● **Text to read**:
○ ○ ○ ○

# Plow Tractor



## lefty9370 (Dec 30, 2009)

Hey looking at getting a new tractor to plow with. we've always plowed with an 89 MF 3080 which puts out about 100 hp and that seemed to do the job with our old 3 furrow plow.

but since we're now going up to a 6 or more furrow plow and i just thought id ask, whats a good amount of horsepower to pull aplow that size?

right now i'm looking at a JD 6400 from 94 with a loaderup front, willthat do the trick or should we be going bigger still?

Thanks for the help!


----------



## alleyyooper (Oct 23, 2004)

A 3 bottom plow with 100 HP? Of course your are joking right?
I pull a 3 bottom plow and some times 4 with my 60 HPFord 5000.
My brother in law pulls a 6 bottom plow with his Oliver 1855 that is only 94HP.

○ ○ ○ ○

(Image annotation data)
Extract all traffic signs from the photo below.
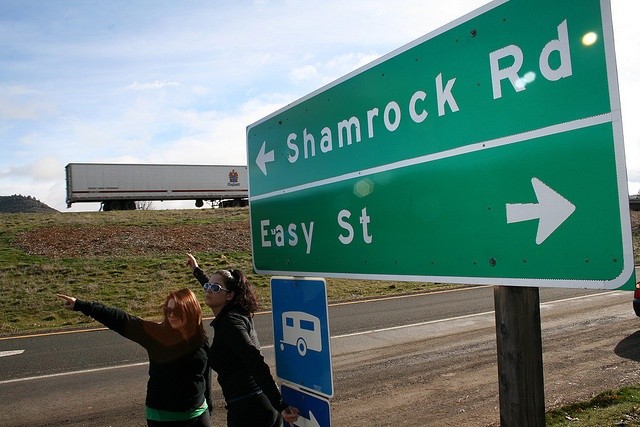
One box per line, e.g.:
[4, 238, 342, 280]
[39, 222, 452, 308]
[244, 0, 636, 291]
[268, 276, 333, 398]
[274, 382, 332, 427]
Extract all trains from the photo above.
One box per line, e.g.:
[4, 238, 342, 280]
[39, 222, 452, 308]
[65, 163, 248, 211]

○ ○ ○ ○

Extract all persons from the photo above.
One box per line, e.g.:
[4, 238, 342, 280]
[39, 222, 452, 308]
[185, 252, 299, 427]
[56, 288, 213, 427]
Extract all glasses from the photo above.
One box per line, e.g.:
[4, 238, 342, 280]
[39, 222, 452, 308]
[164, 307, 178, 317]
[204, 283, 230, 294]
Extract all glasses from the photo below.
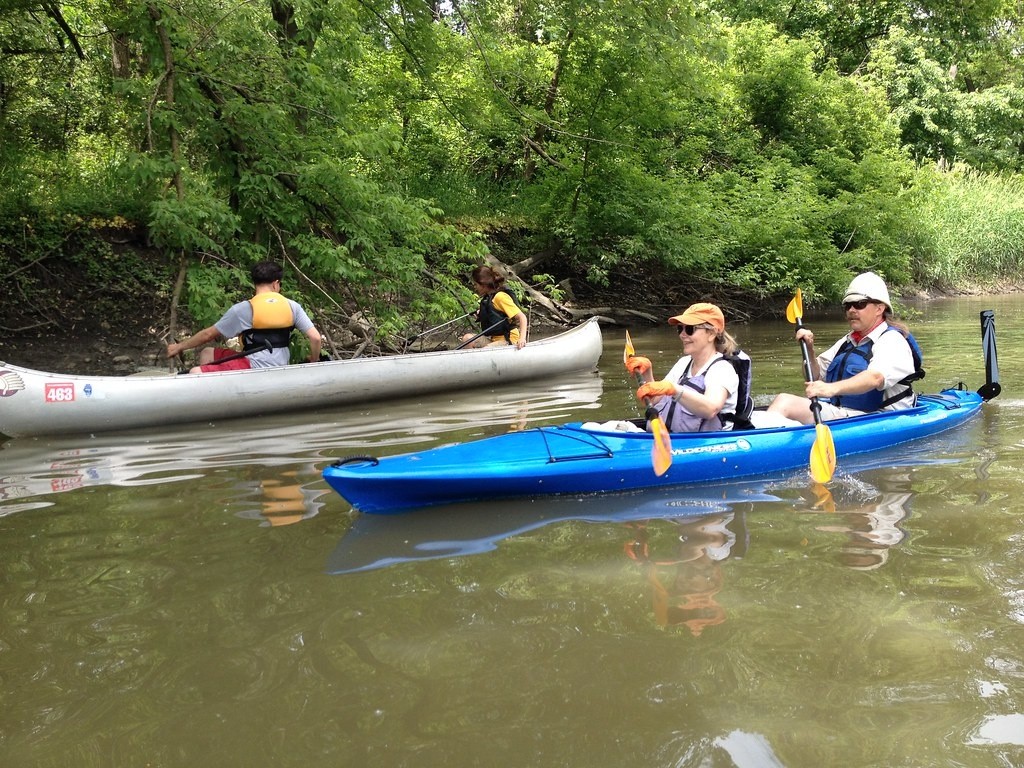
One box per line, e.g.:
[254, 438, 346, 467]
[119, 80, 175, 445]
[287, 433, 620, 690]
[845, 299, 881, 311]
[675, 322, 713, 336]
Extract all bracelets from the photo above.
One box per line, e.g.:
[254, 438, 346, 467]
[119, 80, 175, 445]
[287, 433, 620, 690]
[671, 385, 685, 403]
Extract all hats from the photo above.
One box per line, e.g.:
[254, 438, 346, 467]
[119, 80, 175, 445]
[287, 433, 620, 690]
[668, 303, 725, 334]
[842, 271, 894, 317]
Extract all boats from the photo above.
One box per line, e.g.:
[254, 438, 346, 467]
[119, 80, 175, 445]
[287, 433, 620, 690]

○ ○ ○ ○

● **Written exercise 1**: According to the plow tractor thread, which tractor does the brother-in-law use to pull a 6 bottom plow, and what is its horsepower?
● **Written exercise 2**: Write the next part of the plow tractor thread, picking up after its final sentence.

● **Written response 1**: He uses an Oliver 1855, which is only 94 HP.

● **Written response 2**:
 Al


----------



## Morgan (Oct 26, 2006)

HP is not the problem, traction is the problem, if its geared right. Im not so sure a JD 6400 will pull a 6 bottom plow unless it has front wheel assist, you might want to look at something along the lines of a John Deere 4640 for a little older tractor or for a newer Tractor something along the lines of a John Deere 7400, it has 100 horse power and is a bigger tractor. Just my two cents worth.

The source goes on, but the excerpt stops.